REKLAMASI PANTAI-Ratusan warga berdemo di depan PT. Pasir Toya Anyar Kubu, pada Rabu 14 Agustus 2024. INSERT, lokasi reklamasi pantai di Banjar Dinas Eka Adnyana, Desa Tianyar, Kecamatan Kubu, Kabupaten Karangasem.
KARANGASEM -fajarbali.com |Sekitar 100 orang warga berdemo di depan PT. Pasir Toya Anyar Kubu (PTAK), milik Yosef Anton Widjaya Edy Widjaya, pada Rabu 14 Agustus 2024 pagi. Mereka mendesak perusahaan untuk menghentikan pembangunan reklamasi pantai yang sudah tentu akan merusak abrasi dan sebagainya.
Diketahui, pengerukan pantai itu berada di pesisir pantai Banjar Dinas Eka Adnyana, Desa Tianyar, Kecamatan Kubu, Kabupaten Karangasem. Sedianya reklamasi pantai itu diperuntukkan sebagai Pelabuhan.
Ratusan warga mengaku dari perwakilan adat setempat itu berdemo dikawal ketat aparat kepolisian.
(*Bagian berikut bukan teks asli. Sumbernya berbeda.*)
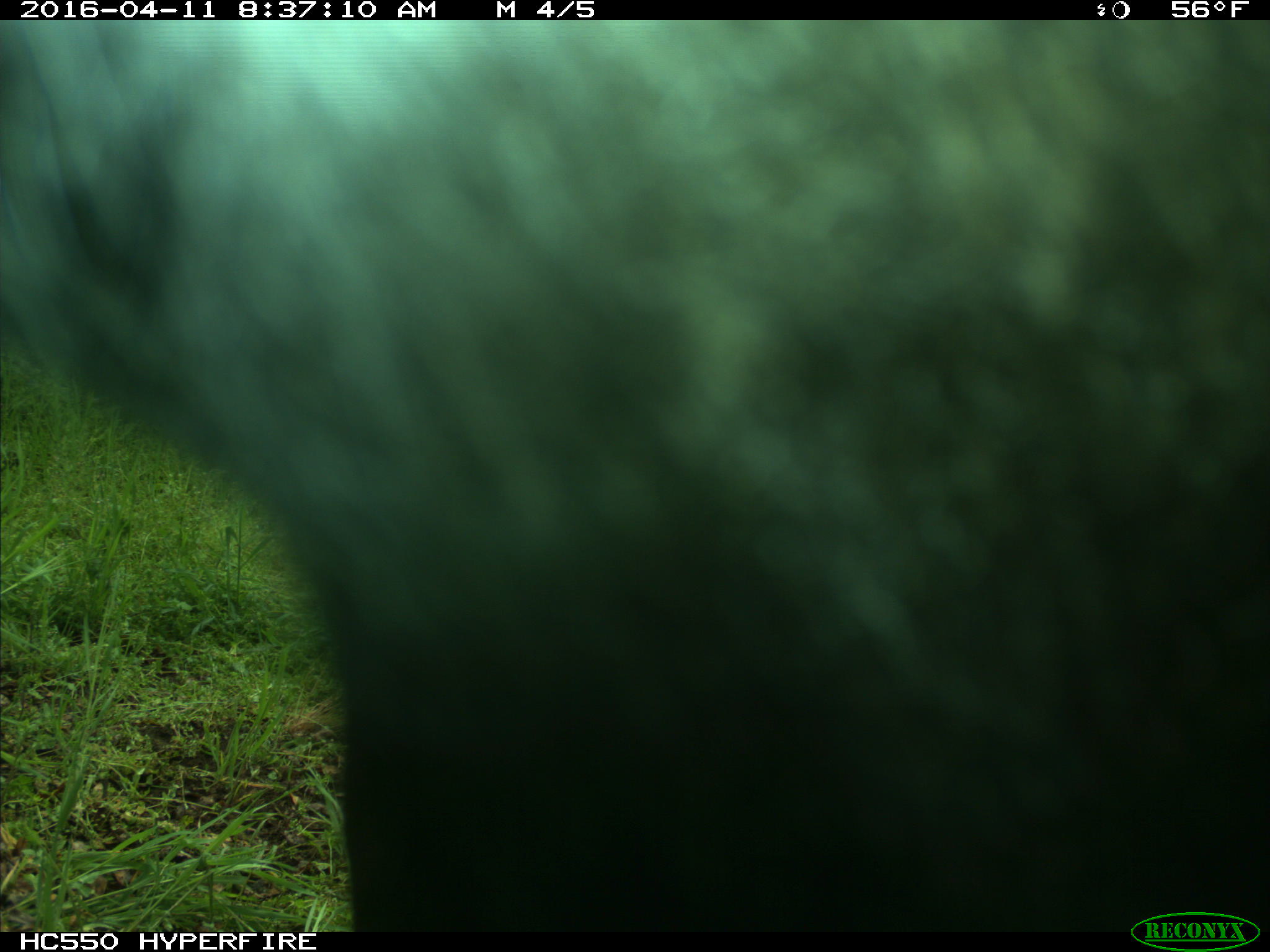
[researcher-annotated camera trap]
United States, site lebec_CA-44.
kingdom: Animalia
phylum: Chordata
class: Mammalia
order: Artiodactyla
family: Bovidae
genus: Bos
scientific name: Bos taurus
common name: domestic cow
Bos taurus (domestic cow).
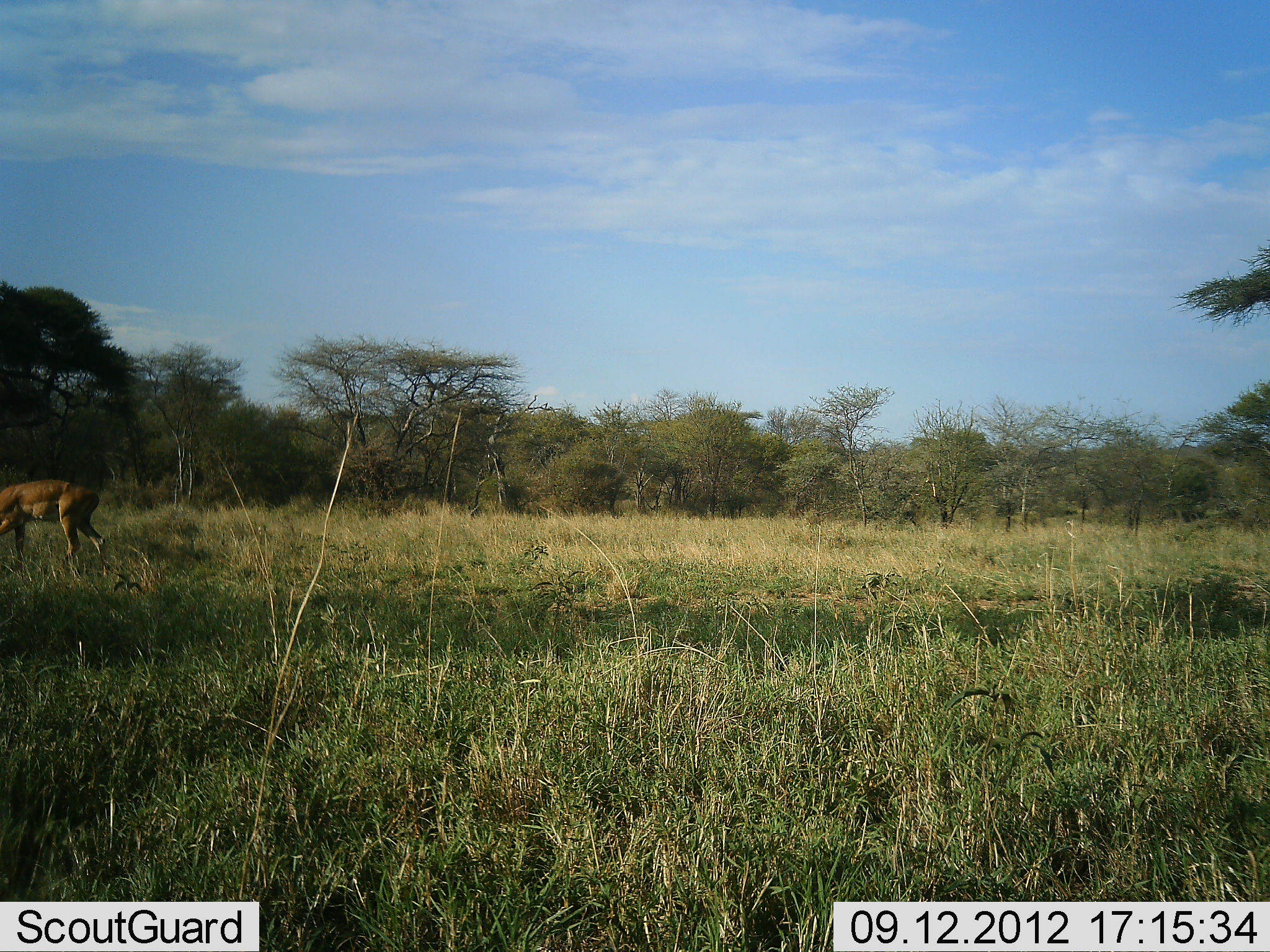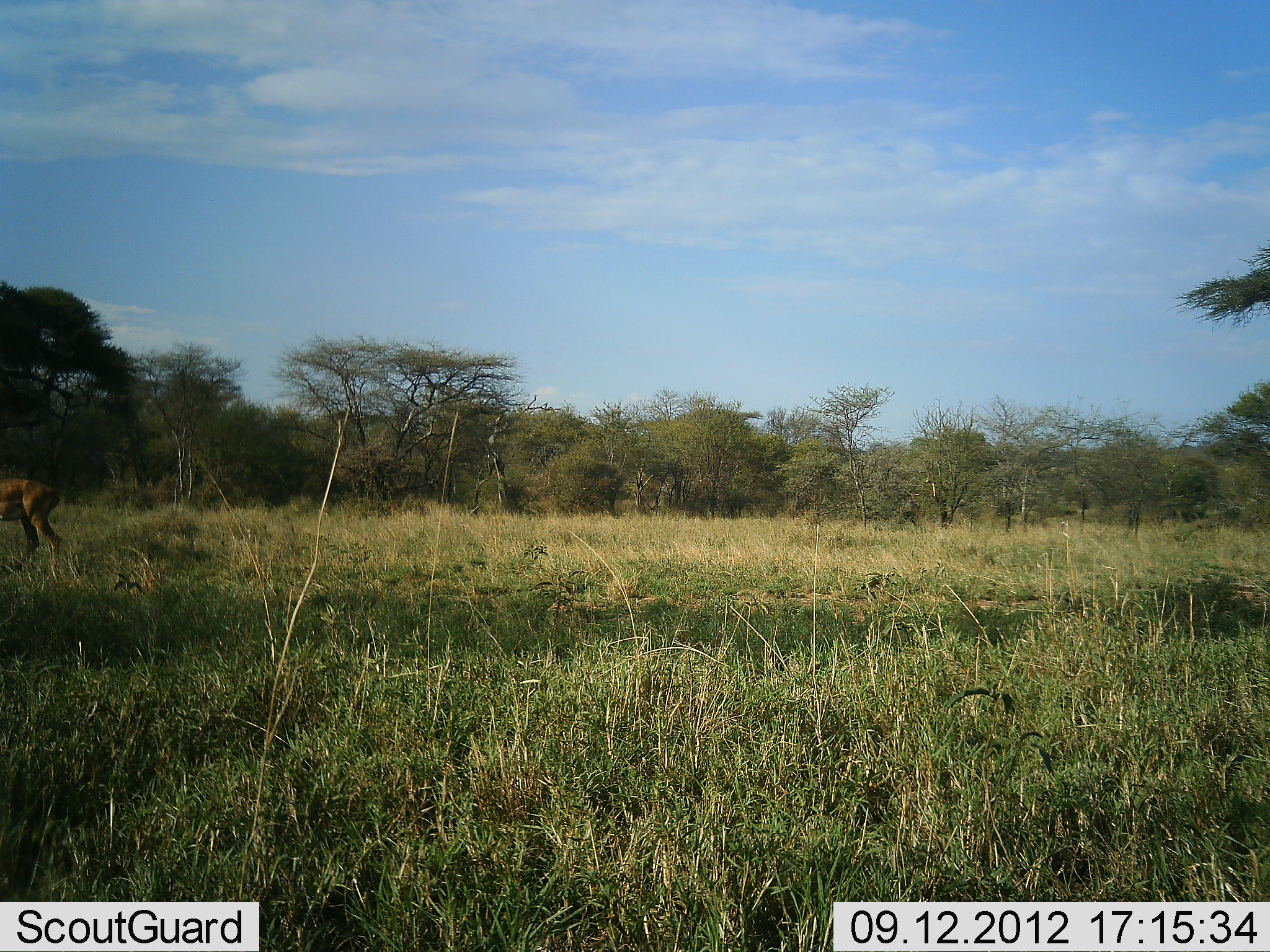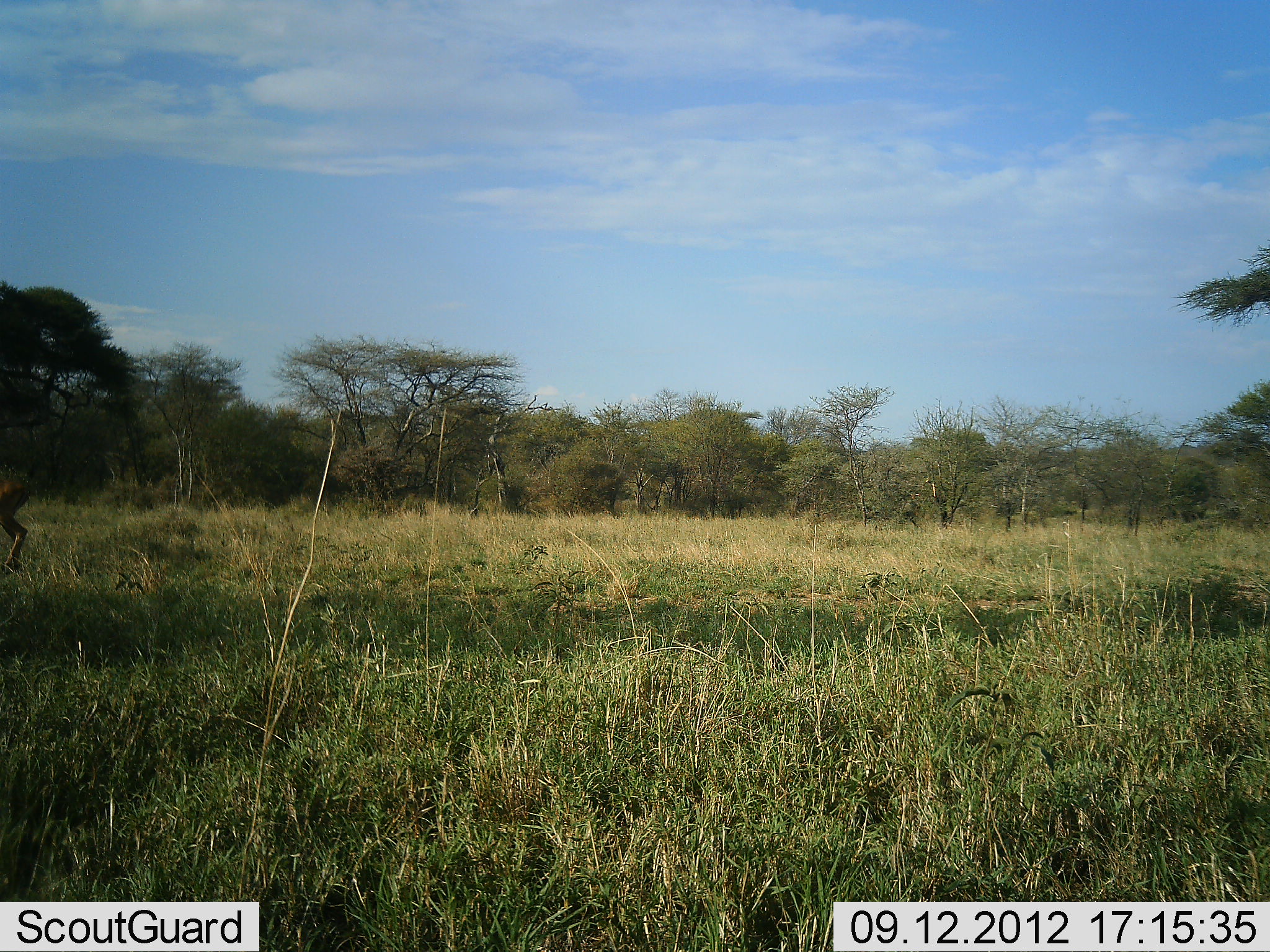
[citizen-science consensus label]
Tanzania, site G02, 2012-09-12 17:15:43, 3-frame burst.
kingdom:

Warga membawa spanduk yang bertuliskan beberapa kritikan ke perusahaan yang dinilai sewena-wena membangun reklamasi pantai tanpa adanya persetujuan dari pemerintah dan warga setempat.
Ketua Koordinasi Unjuk Rasa I Nengah Dharma menjelaskan pembangunan reklamasi pantai itu diduga dilakukan tanpa izin oleh PT. PTAK, sejak bulan September 2023. Lokasi itu berada di pesisir pantai, tepatnya di belakang perusahaan milik Anton pengusaha asal Lampung.
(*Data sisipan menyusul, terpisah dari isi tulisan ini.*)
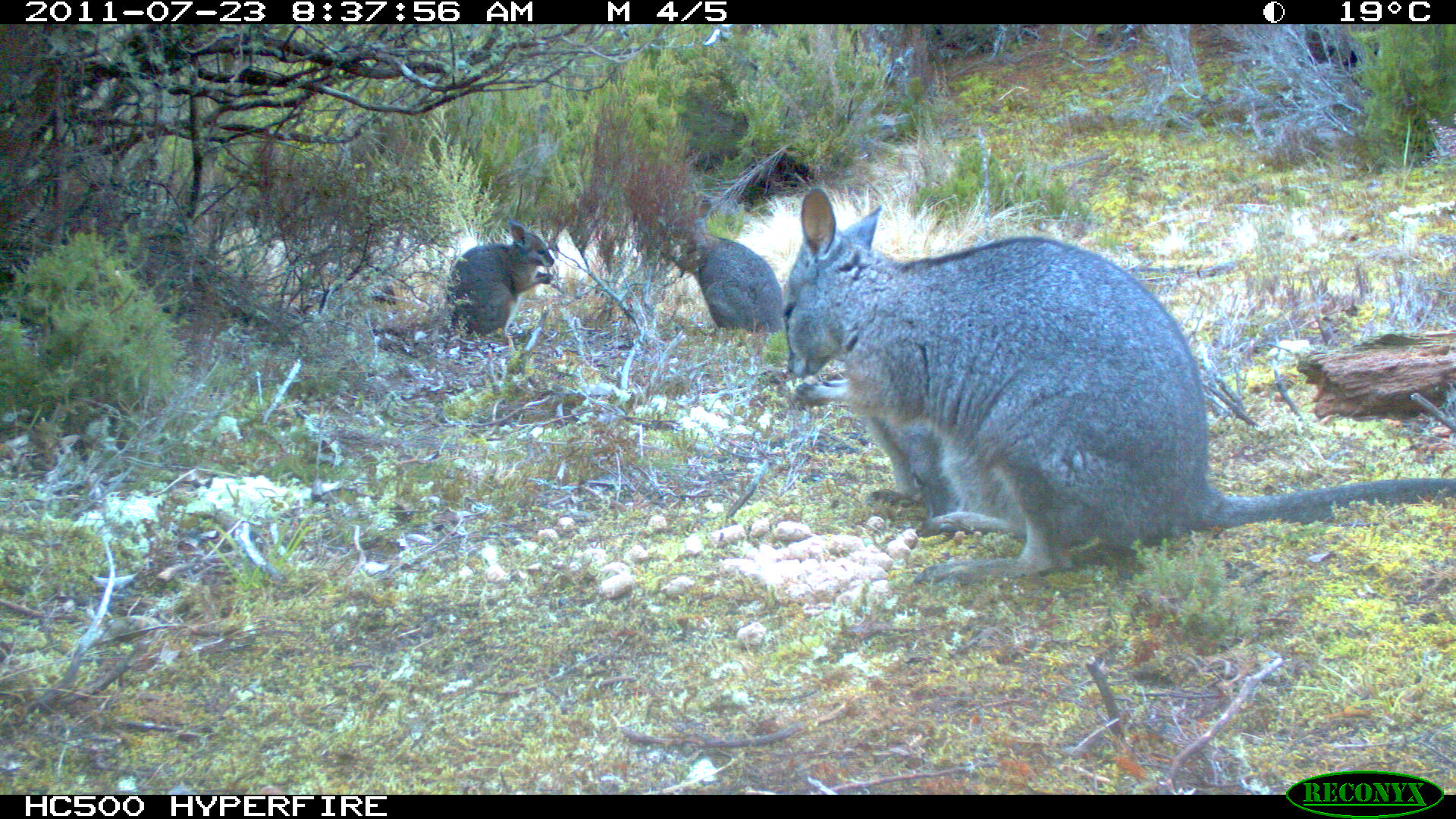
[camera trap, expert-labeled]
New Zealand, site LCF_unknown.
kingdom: Animalia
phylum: Chordata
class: Mammalia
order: Diprotodontia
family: Macropodidae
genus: Notamacropus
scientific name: Notamacropus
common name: wallaby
“Kami dan warga harus turun ke jalan karena ini reklamasi pelabuhan dan dijadikan tempat bersandarnya kapal tongkang milik Anton. Kapal tongkang itu pengangkut pasir dan batu antar pulau,” bebernya dilokasi demo.
Setelah berdemo di depan perusahaan, ratusan warga kemudian ngeluruk ke lokasi Desa Tianyar untuk melihat dari dekat lokasi dermaga. Warga terpaksa menggunakan jukung untuk sampai ke lokasi reklamasi selama 20 menit, tepatnya di belakang perusahaan PTAK.
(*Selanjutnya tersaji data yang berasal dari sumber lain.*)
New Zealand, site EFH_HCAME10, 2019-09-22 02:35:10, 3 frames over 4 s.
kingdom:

Benar saja, disana terlihat sejumlah aktivitas reklamasi dengan menggunakan eskavator, dan sejumlah truk pengangkut batu besar. Sementara pesisir pantai yang diuruk diperkirakan sepanjang sekitar 30 meter.
Dengan adanya pengerukan reklamasi itu warga mengaku cemas dan khawatir. Sebab, pengerukan itu dapat berpotensi mengakibatkan bencana air laut pasang, dampak abrasi dan lain sebagainya.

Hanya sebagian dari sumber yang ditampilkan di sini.